D. Some 40% of the populace does not even pay Federal income tax; they are unlikely to have the spare ("discretionary") income to support borrowing, even at low interest rates.

E. The "bottom 90%" of the populace own a mere 7% of the financial liquid assets of the nation; the top 10% own 93% and the top 1% own some 60%. (Source: Who Rules America? (G. William Domhoff).

And where is the personal income to support new borrowing and debt servicing?

This means that the vast majority of Americans have few assets except their home--and since the housing/credit bubble popped, tens of millions of homeowners (about 64% of the households own dwellings) have zero or negative equity in their homes.

In sum: Only a psychotic person could believe most Americans are qualified to borrow more money or are interested in borrowing/spending more money. There is literally no evidence to support the Keynesian orthodoxy and abundant evidence that reality is light years away from their blithe assumptions.

Americans pulled the equity from their homes long ago:

F. Americans whose chief asset is their home are about to become even poorer as mortgage resets, "shadow inventory" and foreclosures boost supply as demand falters, pushing housing prices lower into 2011 and 2012. There are almost 19 million vacant dwellings in the U.S.--a massive oversupply that is almost beyond comprehension.

G. Incomes of the working poor and lower middle class are being squeezed to insolvency by rising sales taxes, vehicle taxes, junk fees, parking tickets, speeding tickets, unaffordable healthcare (get sick, go bankrupt) and outrageous higher-education costs. Only someone completely detached from reality enjoying a plump Ivory Tower professorship or plum post in D.C. could believe the average American has the assets, creditworthiness, income or desire to borrow more and then blow that borrowed money on needless consumption.

2. The Keynesian project believes that zero interest rate policy (ZIRP) and QE (quantitative easing) are necessary and benign ways to boost bank lending and consumer borrowing.

• Problems and tasks
A – According to the passage on American borrowing and debt, roughly how many vacant dwellings are there in the U.S.?
B – Continue the passage on American borrowing and Keynesian policy from the point where it stops.

(Dataset entries)
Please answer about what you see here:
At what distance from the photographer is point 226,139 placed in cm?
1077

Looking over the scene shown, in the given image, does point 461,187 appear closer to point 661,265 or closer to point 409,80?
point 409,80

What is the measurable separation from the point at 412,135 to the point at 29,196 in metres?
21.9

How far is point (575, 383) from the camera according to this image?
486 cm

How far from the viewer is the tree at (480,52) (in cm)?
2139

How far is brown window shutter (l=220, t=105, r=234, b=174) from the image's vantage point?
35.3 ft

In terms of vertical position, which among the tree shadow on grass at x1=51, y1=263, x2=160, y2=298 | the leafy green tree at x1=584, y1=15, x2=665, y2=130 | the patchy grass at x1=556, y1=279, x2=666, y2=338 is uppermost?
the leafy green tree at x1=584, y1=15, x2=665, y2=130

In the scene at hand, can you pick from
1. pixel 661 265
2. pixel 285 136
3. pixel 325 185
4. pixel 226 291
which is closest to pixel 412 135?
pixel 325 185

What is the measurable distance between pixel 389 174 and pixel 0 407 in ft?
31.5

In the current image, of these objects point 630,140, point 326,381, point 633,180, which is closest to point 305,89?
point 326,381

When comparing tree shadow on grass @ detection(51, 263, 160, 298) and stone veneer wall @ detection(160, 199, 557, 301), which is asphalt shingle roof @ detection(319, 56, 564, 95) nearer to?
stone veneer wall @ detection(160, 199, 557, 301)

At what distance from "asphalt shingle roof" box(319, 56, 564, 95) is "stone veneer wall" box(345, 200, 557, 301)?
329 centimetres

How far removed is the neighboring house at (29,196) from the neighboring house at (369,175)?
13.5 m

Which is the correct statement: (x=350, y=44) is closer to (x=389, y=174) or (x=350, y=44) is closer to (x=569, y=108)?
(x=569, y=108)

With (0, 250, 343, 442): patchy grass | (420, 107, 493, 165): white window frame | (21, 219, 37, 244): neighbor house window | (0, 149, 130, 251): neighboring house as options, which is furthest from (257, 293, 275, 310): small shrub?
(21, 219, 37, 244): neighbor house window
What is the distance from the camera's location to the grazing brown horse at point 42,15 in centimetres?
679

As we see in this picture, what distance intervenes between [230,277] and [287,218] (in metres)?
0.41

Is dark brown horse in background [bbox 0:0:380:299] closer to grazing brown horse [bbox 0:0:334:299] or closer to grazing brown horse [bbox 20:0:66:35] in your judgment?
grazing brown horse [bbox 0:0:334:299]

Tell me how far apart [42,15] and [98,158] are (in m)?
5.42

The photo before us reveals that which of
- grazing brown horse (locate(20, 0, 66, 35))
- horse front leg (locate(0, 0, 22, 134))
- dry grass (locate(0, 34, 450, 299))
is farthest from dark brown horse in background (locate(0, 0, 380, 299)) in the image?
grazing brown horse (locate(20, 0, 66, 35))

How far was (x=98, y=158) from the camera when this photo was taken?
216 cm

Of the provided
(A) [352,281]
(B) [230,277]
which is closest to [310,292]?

• Written responses
A – There are almost 19 million vacant dwellings in the U.S.

B –
Psychotic disconnects from reality:

A. Kansas City Federal Reserve Bank President Thomas Hoenig has said that an extended period of ultra-low interest rates invites speculative behavior.

Everyone knows the Greenspan era's super-low rates and easing of lending standards ("easy money") created history's biggest credit/housing bubble, and yet the Keynesian project wants to maintain the same disastrous policy for as long as it takes to reinflate assets and spark renewed consumer borrowing.

As my esteemed colleague Karl Denninger has explained very cogently in the problem with ZIRP, zero interest incentivizes speculation as owners of capital are forced to desperately seek some return, any return, which means taking on risk and increasing the instability of the entire system.

ZIRP also creates a pernicious disincentive to saving and capital formation: and capital (not debt) is the very foundation of capitalism. Destroy the incentives to create capital via savings and you destroy capitalism. In its stead we now have a State-managed system based on exponential expansion of credit.

B. As Karl also explained, interest on mortgages, credit cards, auto loans, student loans, etc. etc. remove funds from the consumers' income, making them poorer. With consumer debt at unprecedented levels, then a huge percentage of household income already goes to debt service.

If you scrape off the top 10% of households (those earning $135K and up), then the percentage of income spent on debt service really climbs.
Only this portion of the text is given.